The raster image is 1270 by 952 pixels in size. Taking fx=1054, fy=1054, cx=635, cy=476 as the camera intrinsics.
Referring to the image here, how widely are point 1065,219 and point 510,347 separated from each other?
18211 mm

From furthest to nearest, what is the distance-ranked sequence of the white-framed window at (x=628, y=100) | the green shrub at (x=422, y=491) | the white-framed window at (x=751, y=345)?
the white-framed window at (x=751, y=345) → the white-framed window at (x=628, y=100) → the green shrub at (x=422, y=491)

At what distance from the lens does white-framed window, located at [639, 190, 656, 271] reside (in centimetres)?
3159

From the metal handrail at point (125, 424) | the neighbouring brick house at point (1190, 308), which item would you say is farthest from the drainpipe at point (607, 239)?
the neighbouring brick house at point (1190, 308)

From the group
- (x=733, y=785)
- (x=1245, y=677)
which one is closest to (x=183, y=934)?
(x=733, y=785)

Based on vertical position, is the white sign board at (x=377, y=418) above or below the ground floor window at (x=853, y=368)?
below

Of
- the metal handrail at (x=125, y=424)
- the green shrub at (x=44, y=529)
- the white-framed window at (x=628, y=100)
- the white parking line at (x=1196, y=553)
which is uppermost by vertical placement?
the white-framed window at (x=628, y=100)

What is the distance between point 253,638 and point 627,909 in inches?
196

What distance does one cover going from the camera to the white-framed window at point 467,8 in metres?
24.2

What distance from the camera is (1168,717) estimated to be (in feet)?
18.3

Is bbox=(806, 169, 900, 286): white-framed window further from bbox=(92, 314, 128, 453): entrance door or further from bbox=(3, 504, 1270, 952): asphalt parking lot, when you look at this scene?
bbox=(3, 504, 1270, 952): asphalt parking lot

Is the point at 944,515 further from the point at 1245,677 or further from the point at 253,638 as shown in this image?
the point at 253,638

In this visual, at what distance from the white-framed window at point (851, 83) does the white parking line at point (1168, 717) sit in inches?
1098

★ ★ ★ ★ ★

→ **What you will do**
Transcribe, without alteration, every line from the one containing "Is the point" through the end of the items.

→ **Written reply**
Is the point at 944,515 further from the point at 1245,677 or further from the point at 253,638 as shown in this image?
the point at 253,638

In this visual, at what distance from the white-framed window at point (851, 83) does the white parking line at point (1168, 717) sit in inches?
1098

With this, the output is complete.